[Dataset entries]
* * *

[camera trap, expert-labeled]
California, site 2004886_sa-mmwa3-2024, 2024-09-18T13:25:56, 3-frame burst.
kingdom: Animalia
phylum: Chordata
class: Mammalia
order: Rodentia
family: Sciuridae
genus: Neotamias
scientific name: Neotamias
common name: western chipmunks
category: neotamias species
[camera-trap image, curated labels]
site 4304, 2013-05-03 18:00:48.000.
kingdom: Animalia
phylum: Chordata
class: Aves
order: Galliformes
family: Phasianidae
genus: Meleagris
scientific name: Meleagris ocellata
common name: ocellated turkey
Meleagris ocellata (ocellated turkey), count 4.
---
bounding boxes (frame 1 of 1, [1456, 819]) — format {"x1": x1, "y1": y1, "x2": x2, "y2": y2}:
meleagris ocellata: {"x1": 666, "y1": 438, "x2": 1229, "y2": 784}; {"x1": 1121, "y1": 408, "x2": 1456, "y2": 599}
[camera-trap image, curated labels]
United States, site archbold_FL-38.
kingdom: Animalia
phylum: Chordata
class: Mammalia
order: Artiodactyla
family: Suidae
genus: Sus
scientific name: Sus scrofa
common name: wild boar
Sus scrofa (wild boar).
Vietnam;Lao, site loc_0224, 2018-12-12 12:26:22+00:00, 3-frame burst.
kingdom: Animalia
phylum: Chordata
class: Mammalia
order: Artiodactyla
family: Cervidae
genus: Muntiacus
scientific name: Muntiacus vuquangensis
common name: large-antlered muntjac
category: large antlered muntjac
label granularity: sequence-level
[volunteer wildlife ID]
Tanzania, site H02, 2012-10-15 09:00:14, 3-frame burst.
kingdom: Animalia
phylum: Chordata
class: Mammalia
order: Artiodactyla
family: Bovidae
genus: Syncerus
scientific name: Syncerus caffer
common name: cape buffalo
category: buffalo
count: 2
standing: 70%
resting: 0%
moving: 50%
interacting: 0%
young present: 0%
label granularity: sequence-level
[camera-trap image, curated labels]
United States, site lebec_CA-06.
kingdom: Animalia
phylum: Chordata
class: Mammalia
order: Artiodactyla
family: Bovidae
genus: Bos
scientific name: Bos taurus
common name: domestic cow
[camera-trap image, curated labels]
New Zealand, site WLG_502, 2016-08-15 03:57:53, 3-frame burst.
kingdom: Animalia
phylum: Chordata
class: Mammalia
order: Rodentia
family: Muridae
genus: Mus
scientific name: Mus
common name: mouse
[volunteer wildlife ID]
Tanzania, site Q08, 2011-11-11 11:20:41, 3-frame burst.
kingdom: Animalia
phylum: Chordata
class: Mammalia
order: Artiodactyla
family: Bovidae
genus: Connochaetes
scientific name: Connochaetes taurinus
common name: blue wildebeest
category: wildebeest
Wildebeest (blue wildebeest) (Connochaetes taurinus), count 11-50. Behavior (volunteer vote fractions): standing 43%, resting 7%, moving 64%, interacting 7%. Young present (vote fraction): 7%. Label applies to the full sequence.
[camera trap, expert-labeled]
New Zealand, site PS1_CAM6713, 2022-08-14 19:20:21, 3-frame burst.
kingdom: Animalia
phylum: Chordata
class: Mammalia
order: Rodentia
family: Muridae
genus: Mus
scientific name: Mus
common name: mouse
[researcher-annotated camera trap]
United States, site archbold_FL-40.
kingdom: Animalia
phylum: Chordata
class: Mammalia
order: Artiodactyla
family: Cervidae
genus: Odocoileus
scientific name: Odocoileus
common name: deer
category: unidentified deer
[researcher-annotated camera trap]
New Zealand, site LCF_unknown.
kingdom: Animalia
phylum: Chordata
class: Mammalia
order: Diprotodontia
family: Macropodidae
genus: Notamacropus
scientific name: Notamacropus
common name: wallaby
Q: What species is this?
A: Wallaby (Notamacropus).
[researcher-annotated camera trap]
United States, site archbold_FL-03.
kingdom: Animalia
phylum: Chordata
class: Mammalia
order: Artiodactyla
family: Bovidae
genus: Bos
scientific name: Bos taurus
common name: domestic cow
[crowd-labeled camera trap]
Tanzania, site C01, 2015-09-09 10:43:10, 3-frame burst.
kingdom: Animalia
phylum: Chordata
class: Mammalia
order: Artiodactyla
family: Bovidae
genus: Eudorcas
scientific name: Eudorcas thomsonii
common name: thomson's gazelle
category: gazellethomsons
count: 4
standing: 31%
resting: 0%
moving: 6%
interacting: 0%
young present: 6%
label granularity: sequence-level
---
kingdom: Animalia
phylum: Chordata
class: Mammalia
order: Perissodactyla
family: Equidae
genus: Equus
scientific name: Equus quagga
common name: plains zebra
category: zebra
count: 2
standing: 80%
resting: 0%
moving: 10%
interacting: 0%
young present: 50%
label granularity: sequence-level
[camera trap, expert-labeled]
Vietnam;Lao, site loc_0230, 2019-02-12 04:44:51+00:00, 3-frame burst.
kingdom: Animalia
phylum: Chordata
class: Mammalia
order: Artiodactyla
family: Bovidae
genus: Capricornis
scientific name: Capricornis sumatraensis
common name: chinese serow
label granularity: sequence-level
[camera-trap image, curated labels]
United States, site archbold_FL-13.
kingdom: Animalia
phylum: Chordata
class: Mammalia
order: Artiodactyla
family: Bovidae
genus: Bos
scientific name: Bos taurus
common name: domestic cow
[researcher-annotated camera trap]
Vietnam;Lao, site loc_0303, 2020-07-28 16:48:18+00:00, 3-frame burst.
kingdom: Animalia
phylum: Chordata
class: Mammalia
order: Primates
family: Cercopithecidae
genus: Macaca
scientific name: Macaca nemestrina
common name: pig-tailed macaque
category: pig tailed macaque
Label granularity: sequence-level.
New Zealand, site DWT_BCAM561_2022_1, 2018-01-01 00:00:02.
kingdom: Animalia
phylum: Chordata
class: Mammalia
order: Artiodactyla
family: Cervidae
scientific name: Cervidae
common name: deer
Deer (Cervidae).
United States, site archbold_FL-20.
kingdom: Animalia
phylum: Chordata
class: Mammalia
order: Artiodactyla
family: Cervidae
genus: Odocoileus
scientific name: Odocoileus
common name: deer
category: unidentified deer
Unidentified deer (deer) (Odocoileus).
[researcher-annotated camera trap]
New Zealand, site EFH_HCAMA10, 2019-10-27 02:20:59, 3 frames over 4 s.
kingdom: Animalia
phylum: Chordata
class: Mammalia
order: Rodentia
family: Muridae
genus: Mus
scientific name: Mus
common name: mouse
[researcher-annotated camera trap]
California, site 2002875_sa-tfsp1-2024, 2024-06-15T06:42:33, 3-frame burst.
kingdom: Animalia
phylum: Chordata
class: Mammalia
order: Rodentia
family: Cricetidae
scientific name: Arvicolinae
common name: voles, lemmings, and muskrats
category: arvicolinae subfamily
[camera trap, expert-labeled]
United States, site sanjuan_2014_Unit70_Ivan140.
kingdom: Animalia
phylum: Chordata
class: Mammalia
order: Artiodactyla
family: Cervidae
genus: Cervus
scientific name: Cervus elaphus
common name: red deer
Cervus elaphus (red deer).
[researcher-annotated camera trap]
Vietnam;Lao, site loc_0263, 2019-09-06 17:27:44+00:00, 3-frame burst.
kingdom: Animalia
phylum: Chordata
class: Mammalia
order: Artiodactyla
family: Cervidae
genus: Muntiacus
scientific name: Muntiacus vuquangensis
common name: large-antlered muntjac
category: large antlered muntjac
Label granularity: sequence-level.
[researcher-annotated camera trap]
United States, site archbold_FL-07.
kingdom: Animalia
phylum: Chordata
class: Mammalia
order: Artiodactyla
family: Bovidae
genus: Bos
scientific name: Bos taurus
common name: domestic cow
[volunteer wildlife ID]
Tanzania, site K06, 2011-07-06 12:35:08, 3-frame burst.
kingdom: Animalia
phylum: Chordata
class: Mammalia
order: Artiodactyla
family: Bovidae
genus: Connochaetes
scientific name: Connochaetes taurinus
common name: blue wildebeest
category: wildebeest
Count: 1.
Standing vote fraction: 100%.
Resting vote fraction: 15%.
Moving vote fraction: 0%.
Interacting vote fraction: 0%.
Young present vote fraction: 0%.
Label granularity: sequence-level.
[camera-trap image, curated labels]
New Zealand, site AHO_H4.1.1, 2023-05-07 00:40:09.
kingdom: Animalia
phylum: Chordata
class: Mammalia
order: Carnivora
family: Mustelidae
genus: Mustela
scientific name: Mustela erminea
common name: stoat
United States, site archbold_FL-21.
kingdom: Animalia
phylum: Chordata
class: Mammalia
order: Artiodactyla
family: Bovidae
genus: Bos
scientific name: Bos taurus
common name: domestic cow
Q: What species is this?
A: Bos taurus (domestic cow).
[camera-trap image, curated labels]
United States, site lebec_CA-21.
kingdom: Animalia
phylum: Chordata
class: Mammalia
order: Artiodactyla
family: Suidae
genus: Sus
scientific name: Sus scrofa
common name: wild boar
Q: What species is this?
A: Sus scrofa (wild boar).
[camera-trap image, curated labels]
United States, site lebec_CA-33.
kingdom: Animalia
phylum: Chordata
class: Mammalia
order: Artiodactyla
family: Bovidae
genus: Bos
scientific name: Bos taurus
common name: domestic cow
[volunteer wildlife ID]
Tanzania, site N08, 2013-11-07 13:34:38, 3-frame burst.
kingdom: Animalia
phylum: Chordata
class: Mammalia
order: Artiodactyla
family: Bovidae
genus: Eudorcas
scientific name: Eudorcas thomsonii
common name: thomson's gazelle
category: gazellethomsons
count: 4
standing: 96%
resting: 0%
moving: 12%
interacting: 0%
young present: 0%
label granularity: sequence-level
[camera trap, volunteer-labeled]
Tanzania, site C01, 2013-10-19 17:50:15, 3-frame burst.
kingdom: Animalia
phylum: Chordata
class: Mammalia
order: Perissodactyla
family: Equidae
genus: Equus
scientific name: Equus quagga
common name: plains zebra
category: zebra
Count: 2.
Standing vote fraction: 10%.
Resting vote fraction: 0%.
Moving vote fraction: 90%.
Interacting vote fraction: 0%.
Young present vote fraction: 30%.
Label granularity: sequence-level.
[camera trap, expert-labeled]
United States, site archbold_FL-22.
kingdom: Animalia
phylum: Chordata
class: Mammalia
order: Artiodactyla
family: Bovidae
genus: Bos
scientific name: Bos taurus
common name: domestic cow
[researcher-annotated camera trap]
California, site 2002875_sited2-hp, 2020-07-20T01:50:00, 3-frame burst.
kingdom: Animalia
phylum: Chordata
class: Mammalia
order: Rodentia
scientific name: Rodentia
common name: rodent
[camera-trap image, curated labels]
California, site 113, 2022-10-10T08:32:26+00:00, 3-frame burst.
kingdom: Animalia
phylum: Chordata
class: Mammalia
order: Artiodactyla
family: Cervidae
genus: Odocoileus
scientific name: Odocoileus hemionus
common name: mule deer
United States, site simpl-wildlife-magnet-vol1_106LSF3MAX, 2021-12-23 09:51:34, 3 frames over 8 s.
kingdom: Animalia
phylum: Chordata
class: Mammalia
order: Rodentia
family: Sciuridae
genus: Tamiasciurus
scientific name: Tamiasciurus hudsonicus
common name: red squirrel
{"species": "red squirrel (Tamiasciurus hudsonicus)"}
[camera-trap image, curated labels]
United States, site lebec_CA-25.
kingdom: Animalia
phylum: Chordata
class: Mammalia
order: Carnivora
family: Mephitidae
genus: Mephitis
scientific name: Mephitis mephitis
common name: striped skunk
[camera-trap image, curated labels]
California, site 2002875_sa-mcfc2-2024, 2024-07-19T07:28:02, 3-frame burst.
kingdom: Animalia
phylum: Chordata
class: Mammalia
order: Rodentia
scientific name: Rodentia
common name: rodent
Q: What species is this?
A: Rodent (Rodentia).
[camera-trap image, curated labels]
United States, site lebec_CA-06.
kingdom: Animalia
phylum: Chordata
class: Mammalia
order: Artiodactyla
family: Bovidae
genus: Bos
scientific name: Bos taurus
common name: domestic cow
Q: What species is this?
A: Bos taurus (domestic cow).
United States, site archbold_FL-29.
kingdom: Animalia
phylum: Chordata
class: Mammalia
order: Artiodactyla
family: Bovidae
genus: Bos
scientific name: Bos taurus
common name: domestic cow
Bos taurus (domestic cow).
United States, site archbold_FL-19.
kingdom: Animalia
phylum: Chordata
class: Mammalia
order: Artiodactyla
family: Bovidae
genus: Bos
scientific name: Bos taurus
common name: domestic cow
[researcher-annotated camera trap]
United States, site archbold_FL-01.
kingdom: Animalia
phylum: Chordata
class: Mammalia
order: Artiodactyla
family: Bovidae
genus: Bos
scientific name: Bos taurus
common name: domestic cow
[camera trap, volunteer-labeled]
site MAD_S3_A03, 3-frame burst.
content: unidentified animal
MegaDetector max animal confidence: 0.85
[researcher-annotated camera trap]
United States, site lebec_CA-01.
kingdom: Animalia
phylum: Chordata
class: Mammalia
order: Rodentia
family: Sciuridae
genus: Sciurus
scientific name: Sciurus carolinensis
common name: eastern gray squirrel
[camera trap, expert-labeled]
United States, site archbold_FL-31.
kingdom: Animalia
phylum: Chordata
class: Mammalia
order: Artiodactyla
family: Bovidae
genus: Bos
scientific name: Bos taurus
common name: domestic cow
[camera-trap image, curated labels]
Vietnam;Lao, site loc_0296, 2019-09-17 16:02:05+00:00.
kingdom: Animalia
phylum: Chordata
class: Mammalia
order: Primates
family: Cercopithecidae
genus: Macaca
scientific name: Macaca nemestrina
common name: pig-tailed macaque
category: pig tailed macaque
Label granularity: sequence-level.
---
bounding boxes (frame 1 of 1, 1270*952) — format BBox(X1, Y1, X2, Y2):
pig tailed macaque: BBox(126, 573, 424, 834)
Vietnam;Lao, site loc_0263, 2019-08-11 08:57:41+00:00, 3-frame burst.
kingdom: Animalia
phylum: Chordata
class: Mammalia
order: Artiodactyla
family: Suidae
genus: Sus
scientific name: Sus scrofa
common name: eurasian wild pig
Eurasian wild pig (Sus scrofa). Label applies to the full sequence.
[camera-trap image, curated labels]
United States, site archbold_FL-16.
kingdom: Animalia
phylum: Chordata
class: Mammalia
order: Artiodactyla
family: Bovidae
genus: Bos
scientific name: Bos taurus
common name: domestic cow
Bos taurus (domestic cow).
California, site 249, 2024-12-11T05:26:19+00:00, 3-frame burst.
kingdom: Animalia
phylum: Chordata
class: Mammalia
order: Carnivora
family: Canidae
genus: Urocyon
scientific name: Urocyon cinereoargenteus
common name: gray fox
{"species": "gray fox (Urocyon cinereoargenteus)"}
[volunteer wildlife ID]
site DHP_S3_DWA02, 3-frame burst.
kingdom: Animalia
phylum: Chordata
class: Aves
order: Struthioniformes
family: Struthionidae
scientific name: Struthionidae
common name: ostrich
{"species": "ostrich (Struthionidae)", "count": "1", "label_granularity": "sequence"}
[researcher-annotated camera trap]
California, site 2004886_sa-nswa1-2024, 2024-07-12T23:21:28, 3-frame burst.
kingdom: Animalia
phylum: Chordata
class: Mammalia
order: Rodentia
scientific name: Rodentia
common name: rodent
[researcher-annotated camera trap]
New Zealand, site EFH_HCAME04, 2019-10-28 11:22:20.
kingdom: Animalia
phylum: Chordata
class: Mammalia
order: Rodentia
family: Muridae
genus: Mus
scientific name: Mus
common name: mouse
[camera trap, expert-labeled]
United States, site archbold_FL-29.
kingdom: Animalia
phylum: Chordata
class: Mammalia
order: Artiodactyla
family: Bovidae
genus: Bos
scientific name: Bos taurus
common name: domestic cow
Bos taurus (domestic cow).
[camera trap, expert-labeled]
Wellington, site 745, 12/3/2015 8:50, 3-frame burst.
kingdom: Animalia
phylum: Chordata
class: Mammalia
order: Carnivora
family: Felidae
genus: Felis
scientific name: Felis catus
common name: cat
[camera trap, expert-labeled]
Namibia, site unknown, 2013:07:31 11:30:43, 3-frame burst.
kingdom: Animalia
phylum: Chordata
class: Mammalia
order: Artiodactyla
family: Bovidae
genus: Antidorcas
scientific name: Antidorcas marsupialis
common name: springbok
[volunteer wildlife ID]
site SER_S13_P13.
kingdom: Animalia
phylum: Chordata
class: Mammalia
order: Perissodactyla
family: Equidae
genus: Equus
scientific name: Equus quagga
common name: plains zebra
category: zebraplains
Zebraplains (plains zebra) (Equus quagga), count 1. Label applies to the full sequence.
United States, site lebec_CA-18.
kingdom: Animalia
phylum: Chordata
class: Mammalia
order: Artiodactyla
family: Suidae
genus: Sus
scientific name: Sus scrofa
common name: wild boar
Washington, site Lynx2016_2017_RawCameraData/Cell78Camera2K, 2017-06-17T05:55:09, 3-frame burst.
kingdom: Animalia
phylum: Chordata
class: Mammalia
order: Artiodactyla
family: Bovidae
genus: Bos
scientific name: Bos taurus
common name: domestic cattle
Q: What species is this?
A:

* * *

How to complete this task:
Nothing but the lines from the start of the data through the line holding "order: Galliformes" should be restated, and each one exactly.

Answer section:
[camera trap, expert-labeled]
California, site 2004886_sa-mmwa3-2024, 2024-09-18T13:25:56, 3-frame burst.
kingdom: Animalia
phylum: Chordata
class: Mammalia
order: Rodentia
family: Sciuridae
genus: Neotamias
scientific name: Neotamias
common name: western chipmunks
category: neotamias species
[camera-trap image, curated labels]
site 4304, 2013-05-03 18:00:48.000.
kingdom: Animalia
phylum: Chordata
class: Aves
order: Galliformes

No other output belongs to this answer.